Although one of the pricier on our list with a median rent of $2993, those looking for a truly thriving nightlife will love the proximity to bars, restaurants, and of course Fenway park. Kenmore Square was recently revitalized with a number of new hotels and restaurants coming on the scene, but the residential neighborhoods are in transition from lower rent housing to a more urban and upscale feel. That means more upscale condo and apartment units, and makes Fenway/Kenmore one of the neighborhoods to watch right now.

Transit in and out of Fenway/Kenmore is easy since Kenmore’s T Station is a central hub, though during Red Sox games, you might want to steer clear as it gets completely packed.

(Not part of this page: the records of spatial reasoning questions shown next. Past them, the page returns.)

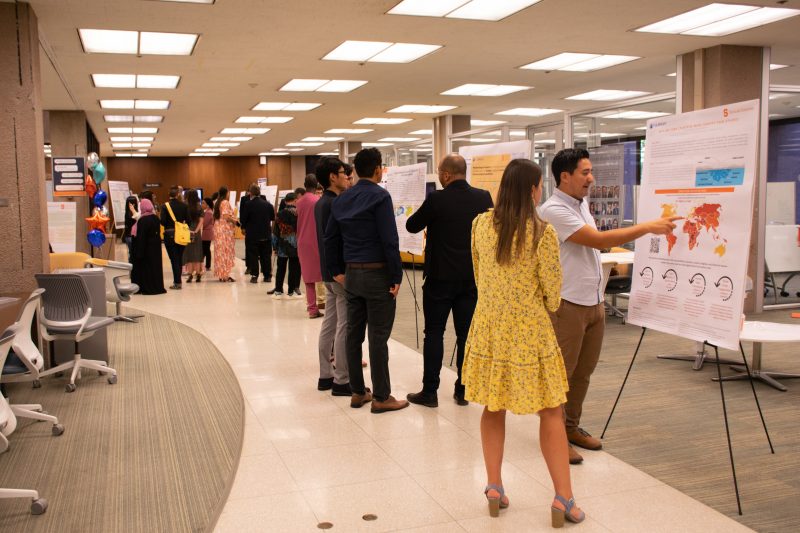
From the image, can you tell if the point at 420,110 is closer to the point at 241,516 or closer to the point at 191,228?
the point at 191,228

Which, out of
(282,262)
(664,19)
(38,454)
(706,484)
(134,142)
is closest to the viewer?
(706,484)

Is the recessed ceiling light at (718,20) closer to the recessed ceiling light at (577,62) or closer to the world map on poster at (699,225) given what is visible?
the recessed ceiling light at (577,62)

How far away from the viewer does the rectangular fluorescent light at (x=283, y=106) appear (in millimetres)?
14028

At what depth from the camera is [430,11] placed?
23.8 feet

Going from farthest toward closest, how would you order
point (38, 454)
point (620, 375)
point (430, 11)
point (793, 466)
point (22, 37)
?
point (430, 11), point (22, 37), point (620, 375), point (38, 454), point (793, 466)

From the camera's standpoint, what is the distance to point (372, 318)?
485 cm

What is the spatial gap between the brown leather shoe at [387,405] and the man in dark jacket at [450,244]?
1.90ft

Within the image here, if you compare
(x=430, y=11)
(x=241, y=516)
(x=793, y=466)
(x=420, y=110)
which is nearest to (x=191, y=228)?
(x=420, y=110)

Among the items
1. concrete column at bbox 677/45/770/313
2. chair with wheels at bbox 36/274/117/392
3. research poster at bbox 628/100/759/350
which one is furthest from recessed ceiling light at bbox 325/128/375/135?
research poster at bbox 628/100/759/350

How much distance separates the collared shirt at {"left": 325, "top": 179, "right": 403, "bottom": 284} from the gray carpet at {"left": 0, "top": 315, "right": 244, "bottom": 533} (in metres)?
1.45

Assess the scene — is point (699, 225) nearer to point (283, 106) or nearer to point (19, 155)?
point (19, 155)

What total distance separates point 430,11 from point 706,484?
532 cm

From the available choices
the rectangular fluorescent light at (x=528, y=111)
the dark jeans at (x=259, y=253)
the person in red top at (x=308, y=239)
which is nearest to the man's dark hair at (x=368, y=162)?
the person in red top at (x=308, y=239)

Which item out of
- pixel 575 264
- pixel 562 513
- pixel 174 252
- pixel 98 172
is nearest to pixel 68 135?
pixel 98 172
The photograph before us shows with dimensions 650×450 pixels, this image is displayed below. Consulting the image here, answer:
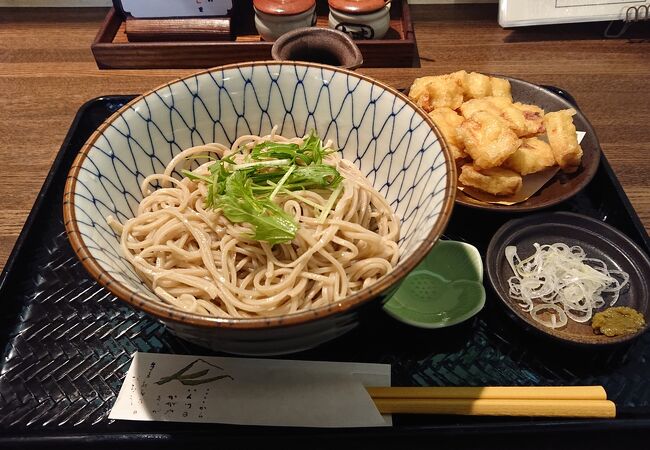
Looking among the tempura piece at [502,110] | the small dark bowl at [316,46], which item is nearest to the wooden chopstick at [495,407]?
the tempura piece at [502,110]

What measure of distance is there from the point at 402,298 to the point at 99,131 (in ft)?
3.06

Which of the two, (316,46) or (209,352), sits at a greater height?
(316,46)

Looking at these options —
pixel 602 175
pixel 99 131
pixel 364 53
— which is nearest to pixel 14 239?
pixel 99 131

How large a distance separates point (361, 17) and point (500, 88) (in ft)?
2.62

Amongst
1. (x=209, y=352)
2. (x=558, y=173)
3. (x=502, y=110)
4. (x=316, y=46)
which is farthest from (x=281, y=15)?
(x=209, y=352)

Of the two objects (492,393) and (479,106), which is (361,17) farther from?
(492,393)

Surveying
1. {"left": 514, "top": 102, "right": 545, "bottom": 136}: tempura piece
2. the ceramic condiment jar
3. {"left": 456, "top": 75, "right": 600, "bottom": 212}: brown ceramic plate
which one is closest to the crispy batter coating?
{"left": 514, "top": 102, "right": 545, "bottom": 136}: tempura piece

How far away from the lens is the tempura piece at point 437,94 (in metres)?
1.87

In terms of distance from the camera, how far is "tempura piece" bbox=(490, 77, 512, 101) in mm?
1880

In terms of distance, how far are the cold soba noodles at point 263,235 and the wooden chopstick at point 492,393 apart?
253 millimetres

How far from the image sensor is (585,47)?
254 cm

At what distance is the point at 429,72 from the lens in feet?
7.72

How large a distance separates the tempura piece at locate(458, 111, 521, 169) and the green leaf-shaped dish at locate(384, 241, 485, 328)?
345 millimetres

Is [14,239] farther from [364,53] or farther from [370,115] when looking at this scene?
[364,53]
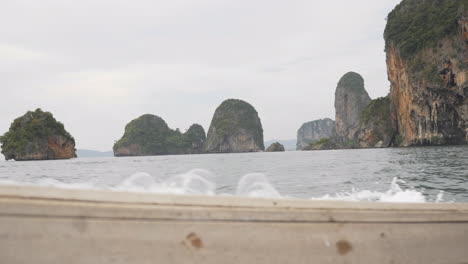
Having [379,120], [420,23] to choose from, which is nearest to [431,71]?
[420,23]

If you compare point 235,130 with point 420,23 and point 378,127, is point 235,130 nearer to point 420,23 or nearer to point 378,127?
point 378,127

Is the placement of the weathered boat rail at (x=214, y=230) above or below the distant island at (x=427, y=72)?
below

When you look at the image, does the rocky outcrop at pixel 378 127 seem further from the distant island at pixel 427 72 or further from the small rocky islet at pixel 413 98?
the distant island at pixel 427 72

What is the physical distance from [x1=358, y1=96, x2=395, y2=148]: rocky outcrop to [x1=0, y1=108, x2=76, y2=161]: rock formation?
77.4 m

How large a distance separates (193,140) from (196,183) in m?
162

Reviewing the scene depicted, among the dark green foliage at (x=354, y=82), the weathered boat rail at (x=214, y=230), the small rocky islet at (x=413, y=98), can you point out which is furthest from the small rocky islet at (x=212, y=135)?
the weathered boat rail at (x=214, y=230)

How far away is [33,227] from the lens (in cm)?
119

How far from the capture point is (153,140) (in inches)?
6097

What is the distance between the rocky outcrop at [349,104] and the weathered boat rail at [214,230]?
160 metres

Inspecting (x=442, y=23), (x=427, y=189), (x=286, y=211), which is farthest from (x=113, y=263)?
(x=442, y=23)

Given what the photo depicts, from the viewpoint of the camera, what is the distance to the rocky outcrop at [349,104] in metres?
157

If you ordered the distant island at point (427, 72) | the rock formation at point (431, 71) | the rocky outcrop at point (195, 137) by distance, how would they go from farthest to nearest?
1. the rocky outcrop at point (195, 137)
2. the distant island at point (427, 72)
3. the rock formation at point (431, 71)

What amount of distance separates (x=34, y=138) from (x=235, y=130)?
295 feet

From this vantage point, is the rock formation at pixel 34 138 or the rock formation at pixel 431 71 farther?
the rock formation at pixel 34 138
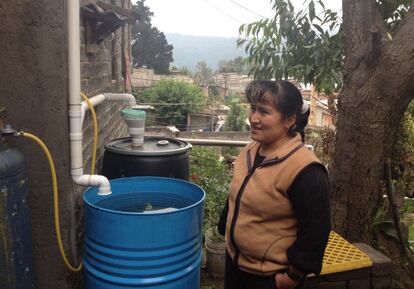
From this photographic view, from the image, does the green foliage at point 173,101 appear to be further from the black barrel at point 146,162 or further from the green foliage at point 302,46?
the black barrel at point 146,162

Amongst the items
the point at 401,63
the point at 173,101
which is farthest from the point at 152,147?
the point at 173,101

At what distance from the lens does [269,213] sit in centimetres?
162

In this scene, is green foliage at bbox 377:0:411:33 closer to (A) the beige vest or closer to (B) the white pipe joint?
(A) the beige vest

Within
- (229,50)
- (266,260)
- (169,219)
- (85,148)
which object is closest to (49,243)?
(85,148)

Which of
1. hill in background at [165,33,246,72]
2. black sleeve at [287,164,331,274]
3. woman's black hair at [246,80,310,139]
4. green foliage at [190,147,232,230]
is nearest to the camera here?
black sleeve at [287,164,331,274]

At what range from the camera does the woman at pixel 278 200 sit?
152 centimetres

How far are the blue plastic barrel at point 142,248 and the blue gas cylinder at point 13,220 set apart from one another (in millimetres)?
282

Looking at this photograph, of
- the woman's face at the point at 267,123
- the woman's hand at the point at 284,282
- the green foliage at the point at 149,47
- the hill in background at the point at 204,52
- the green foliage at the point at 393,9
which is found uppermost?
A: the hill in background at the point at 204,52

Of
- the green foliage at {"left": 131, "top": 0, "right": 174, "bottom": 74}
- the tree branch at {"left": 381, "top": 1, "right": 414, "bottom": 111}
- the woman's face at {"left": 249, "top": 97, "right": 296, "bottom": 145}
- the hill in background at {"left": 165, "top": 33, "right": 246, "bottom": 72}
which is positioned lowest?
the woman's face at {"left": 249, "top": 97, "right": 296, "bottom": 145}

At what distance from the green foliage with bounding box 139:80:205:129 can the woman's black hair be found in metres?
27.4

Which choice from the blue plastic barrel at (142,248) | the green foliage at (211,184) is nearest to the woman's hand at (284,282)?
the blue plastic barrel at (142,248)

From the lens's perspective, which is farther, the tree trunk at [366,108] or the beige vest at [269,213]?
the tree trunk at [366,108]

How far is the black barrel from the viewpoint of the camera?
8.18 feet

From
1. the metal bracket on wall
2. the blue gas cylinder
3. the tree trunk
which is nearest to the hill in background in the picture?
the metal bracket on wall
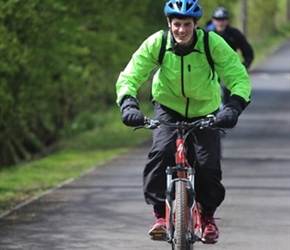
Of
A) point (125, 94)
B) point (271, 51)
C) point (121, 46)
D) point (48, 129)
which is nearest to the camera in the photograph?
point (125, 94)

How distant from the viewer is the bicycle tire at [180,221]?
8.02 metres

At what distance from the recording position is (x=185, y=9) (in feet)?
27.2

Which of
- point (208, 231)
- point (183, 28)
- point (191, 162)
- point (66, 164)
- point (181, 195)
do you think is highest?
point (183, 28)

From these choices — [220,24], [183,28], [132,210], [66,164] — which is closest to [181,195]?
[183,28]

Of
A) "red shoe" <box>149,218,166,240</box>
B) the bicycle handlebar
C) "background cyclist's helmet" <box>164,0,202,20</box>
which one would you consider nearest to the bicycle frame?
the bicycle handlebar

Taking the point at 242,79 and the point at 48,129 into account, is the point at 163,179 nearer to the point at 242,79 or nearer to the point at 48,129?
the point at 242,79

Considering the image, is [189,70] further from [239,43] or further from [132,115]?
[239,43]

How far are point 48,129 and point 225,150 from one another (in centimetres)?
991

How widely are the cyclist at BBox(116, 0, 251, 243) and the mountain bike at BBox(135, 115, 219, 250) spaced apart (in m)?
0.18

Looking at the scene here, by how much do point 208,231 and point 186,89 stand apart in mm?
1010

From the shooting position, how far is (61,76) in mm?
22141

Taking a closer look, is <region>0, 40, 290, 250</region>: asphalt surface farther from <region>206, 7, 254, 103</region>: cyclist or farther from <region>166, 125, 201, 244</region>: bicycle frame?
<region>166, 125, 201, 244</region>: bicycle frame

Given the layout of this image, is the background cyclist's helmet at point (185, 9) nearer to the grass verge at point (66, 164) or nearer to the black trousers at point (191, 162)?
the black trousers at point (191, 162)

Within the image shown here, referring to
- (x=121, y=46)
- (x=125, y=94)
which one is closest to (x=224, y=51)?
(x=125, y=94)
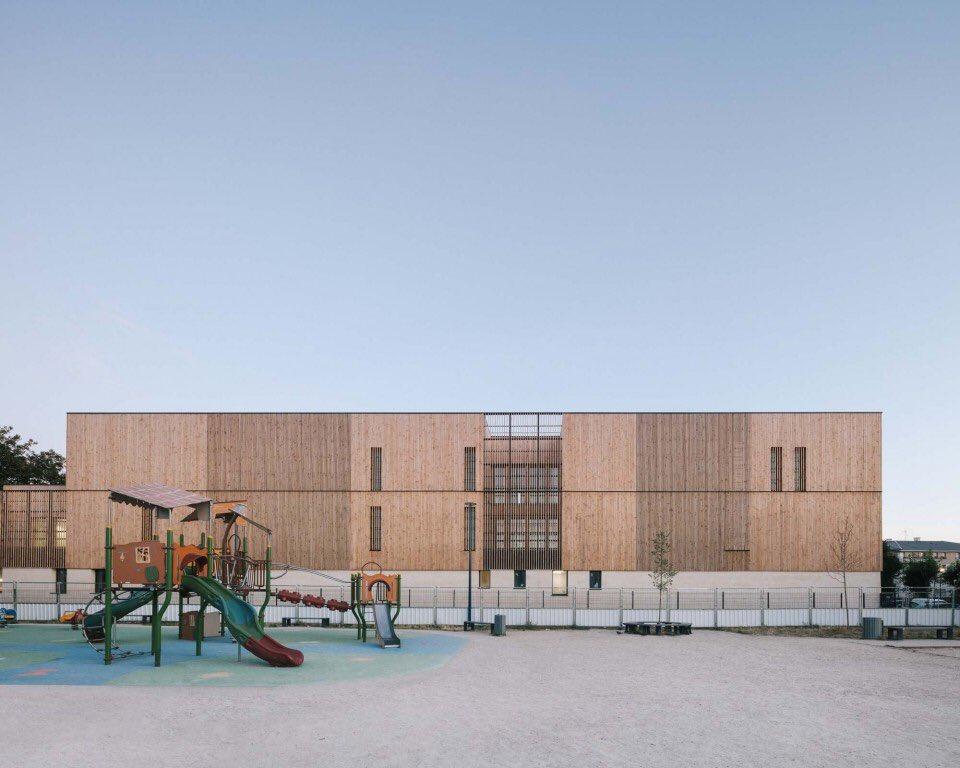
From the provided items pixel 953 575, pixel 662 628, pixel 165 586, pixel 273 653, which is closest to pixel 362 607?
pixel 273 653

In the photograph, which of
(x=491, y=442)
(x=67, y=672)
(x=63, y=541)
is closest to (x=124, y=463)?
(x=63, y=541)

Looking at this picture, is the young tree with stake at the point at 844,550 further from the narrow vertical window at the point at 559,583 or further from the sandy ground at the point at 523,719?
the sandy ground at the point at 523,719

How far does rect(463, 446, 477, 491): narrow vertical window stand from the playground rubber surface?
24.7 m

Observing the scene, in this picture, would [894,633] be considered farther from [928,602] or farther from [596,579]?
[596,579]

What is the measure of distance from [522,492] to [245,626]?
34.9 metres

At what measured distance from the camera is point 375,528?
5691 centimetres

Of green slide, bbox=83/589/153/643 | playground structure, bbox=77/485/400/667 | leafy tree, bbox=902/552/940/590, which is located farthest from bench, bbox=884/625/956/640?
leafy tree, bbox=902/552/940/590

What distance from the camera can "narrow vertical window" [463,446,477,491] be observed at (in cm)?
5730

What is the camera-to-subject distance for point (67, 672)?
22328 millimetres

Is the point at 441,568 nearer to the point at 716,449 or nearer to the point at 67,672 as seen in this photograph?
the point at 716,449

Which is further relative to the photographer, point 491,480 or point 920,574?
point 920,574

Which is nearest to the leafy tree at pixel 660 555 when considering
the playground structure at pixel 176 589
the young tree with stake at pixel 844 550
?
the young tree with stake at pixel 844 550

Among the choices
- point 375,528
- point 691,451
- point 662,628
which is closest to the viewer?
point 662,628

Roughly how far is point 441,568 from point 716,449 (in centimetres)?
1959
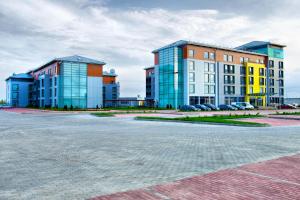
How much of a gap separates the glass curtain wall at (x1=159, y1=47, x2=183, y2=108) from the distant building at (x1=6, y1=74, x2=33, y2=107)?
58675 millimetres

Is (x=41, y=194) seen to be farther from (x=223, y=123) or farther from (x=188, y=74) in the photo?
(x=188, y=74)

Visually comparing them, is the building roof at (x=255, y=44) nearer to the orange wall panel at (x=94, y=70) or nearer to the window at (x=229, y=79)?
the window at (x=229, y=79)

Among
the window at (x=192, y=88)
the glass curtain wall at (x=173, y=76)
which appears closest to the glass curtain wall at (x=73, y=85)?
the glass curtain wall at (x=173, y=76)

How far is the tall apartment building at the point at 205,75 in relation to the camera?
61.1 metres

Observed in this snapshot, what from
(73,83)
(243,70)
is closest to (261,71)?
(243,70)

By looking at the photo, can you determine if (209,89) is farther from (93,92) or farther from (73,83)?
(73,83)

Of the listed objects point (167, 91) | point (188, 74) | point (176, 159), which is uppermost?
point (188, 74)

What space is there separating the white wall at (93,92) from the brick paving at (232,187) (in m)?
65.5

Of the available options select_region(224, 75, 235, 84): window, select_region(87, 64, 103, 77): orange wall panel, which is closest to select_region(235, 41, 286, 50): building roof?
select_region(224, 75, 235, 84): window

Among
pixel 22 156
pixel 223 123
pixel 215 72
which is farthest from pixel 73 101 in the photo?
pixel 22 156

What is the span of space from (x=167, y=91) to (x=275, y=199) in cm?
5876

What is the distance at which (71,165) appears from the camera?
24.6 feet

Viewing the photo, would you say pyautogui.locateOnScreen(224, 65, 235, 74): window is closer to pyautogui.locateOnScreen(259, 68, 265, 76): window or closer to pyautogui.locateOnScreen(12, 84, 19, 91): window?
pyautogui.locateOnScreen(259, 68, 265, 76): window

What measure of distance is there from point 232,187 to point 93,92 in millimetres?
67482
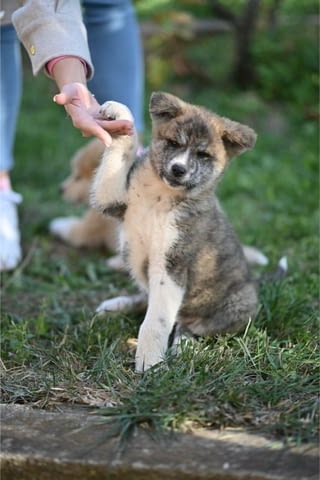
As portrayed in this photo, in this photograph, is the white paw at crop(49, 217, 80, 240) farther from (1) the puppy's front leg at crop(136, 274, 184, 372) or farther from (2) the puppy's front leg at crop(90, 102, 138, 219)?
(1) the puppy's front leg at crop(136, 274, 184, 372)

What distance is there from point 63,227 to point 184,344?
2.62m

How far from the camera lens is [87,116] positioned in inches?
143

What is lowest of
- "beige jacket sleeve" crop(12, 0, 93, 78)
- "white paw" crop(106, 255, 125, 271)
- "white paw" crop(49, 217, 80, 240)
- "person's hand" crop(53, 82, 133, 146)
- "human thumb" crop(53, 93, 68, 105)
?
"white paw" crop(106, 255, 125, 271)

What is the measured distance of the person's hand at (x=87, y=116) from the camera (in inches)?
142

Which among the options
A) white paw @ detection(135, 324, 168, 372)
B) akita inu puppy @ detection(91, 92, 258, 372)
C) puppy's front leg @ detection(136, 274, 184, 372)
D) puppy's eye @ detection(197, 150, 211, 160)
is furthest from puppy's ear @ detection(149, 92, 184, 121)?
white paw @ detection(135, 324, 168, 372)

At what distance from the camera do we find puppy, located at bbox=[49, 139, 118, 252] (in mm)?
5879

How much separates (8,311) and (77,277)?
789 millimetres

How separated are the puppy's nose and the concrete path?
4.11 feet

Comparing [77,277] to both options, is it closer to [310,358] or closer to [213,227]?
[213,227]

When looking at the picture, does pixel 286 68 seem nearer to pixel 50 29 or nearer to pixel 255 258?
pixel 255 258

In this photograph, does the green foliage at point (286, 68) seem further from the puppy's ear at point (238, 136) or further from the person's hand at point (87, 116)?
the person's hand at point (87, 116)

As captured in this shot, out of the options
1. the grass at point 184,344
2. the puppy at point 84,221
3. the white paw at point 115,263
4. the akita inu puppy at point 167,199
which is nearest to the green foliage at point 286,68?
the grass at point 184,344

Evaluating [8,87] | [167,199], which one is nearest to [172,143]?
[167,199]

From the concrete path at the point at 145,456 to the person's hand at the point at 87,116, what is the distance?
1353mm
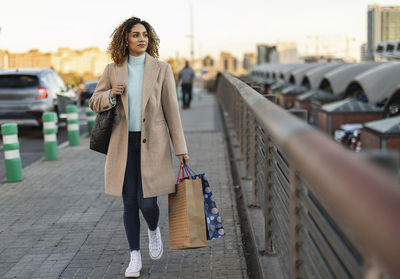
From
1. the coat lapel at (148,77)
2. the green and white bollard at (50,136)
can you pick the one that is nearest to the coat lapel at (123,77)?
the coat lapel at (148,77)

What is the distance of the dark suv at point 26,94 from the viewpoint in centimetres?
1430

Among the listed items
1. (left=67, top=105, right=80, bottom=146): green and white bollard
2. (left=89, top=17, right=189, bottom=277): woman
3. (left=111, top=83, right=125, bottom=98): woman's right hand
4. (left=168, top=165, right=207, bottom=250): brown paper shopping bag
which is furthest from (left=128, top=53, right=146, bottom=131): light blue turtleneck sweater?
(left=67, top=105, right=80, bottom=146): green and white bollard

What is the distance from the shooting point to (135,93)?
4.05 m

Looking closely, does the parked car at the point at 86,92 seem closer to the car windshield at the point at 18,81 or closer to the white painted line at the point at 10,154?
the car windshield at the point at 18,81

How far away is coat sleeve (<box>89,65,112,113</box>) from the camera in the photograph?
13.1 ft

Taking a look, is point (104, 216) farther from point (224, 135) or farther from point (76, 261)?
point (224, 135)

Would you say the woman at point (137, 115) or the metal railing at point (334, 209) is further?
the woman at point (137, 115)

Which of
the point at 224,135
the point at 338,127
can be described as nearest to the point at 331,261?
the point at 224,135

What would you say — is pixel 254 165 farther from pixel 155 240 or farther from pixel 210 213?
pixel 210 213

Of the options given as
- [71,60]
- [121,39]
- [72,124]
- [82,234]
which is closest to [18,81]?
[72,124]

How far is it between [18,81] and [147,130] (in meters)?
11.4

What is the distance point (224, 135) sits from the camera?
13922mm

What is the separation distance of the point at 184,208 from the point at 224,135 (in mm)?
10043

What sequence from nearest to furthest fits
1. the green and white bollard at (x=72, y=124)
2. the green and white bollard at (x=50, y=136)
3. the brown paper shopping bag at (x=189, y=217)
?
the brown paper shopping bag at (x=189, y=217), the green and white bollard at (x=50, y=136), the green and white bollard at (x=72, y=124)
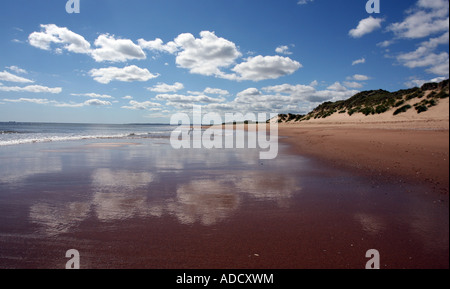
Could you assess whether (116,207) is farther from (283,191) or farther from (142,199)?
(283,191)

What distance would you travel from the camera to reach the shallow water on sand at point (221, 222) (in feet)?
11.4

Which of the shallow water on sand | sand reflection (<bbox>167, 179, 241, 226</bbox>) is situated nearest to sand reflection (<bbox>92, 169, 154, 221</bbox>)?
the shallow water on sand

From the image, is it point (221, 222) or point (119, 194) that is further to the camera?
point (119, 194)

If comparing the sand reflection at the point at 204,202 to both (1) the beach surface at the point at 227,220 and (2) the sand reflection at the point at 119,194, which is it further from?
(2) the sand reflection at the point at 119,194

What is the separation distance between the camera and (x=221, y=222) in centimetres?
487

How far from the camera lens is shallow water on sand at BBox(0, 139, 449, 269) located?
3488 millimetres

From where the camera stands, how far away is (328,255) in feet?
11.7

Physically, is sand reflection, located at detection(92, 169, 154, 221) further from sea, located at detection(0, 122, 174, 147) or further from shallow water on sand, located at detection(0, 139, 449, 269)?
sea, located at detection(0, 122, 174, 147)

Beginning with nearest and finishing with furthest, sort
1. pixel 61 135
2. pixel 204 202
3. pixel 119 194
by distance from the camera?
pixel 204 202 < pixel 119 194 < pixel 61 135

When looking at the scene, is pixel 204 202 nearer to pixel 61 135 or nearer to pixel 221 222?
pixel 221 222

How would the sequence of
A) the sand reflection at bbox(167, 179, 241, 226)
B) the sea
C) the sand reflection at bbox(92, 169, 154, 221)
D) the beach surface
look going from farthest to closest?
the sea → the sand reflection at bbox(92, 169, 154, 221) → the sand reflection at bbox(167, 179, 241, 226) → the beach surface

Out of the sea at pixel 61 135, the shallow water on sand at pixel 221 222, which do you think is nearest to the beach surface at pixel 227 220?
the shallow water on sand at pixel 221 222

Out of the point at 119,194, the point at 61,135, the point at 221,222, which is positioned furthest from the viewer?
the point at 61,135

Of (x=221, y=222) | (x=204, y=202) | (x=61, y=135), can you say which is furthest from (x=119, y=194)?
(x=61, y=135)
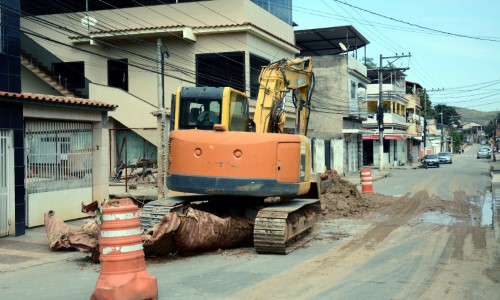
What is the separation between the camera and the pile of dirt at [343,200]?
53.2 ft

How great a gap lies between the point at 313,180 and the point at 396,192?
12152mm

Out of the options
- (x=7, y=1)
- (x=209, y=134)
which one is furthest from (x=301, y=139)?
(x=7, y=1)

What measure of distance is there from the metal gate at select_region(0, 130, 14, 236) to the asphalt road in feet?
9.64

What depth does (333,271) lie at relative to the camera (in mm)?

And with all of the “Colleges of the Fenway” – Simmons, MIT, Emmanuel, etc. – this is certainly a happening place.

A more affordable version of Cambridge, Somerville is the most densely populated area in the entire Mass Commonwealth. It burst onto the scene in the early 1990’s and hasn’t looked back as it continues to develop. Davis Square has become one of Somerville’s central hubs, and was recently named one of Utne Reader’s hippest neighborhoods — a title that describes the flavor of Somerville well. Home to a range of residents from young professionals to Tufts students and families, Somerville – and Davis Square specifically – contains an incredible number of jazz and music clubs, bars, and good dose of family-owned business.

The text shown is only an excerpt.